Signs and Symptoms of Myasthenia Gravis

Fri, 15 Dec 2023

Signs and Symptoms of Myasthenia Gravis

The main feature of Myasthenia Gravis is the patients susceptibility to fatigue-

A symptom is something the patient feels and reports, while a sign is something other people, such as the doctor detect.

Muscle weakness severity varies greatly among patients with Myasthenia Gravis.

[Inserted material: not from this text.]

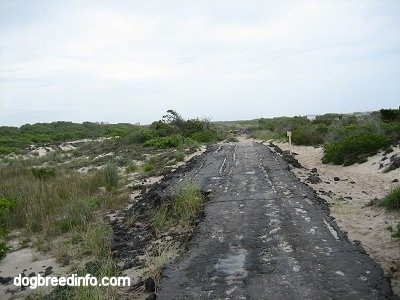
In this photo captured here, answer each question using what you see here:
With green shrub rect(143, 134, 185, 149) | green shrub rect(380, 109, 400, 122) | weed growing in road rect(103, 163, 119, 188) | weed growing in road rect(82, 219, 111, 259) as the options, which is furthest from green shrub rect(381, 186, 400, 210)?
green shrub rect(143, 134, 185, 149)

Sometimes the weakness may be in a localized form, such as just the eye muscles, while in other cases it may be in a severe or generalized form in which many muscles are affected; Muscles become progressively weaker during periods of activity and improve after periods of rest.

  • Eye muscles - in over 50% of patients the first signs and symptoms involve eye muscles, including such problems as ptosis (drooping of one or both eyelids), diplopia (double vision), and blurred vision (which may be intermittent). For about 15% of patients, only the eye muscles are affected - in such cases their condition is known as ocular myasthenia.
  • Limbs - the arm and leg muscles may weaken, affecting such activities as lifting or walking (the patients walk may seem like a waddle). When limb muscles are affected, this generally occurs in conjunction with other muscles in the body, such as the throat, eyes, or face.
  • Facial muscles - for approximately 15% of patients the first symptoms involve the throat and face muscle. In such cases individuals may have problems with:
    • Speaking (dysarthria) - depending on which muscles are affected, speech may become soft or nasal.
    • Swallowing (dysphagia) - the patient may choke easily, making eating, drinking, swallowing pills harder. Sometimes when the individual tries to drink, the liquid comes out of his/her nose.
    • Chewing - muscles used for chewing may weaken considerably during a meal, especially if the person has been eating something hard or chewy. Facial expressions - some people may develop an unusual or different smile if certain facial muscles are affected.

Myasthenic crisis

This is when the respiratory muscles become paralyzed. The patient requires assisted ventilation to stay alive. In patients with already weakened respiratory muscles, myasthenic crises may be triggered by infection, fever, and autonomic nervous system, an adverse reaction to some medication, or emotional stress.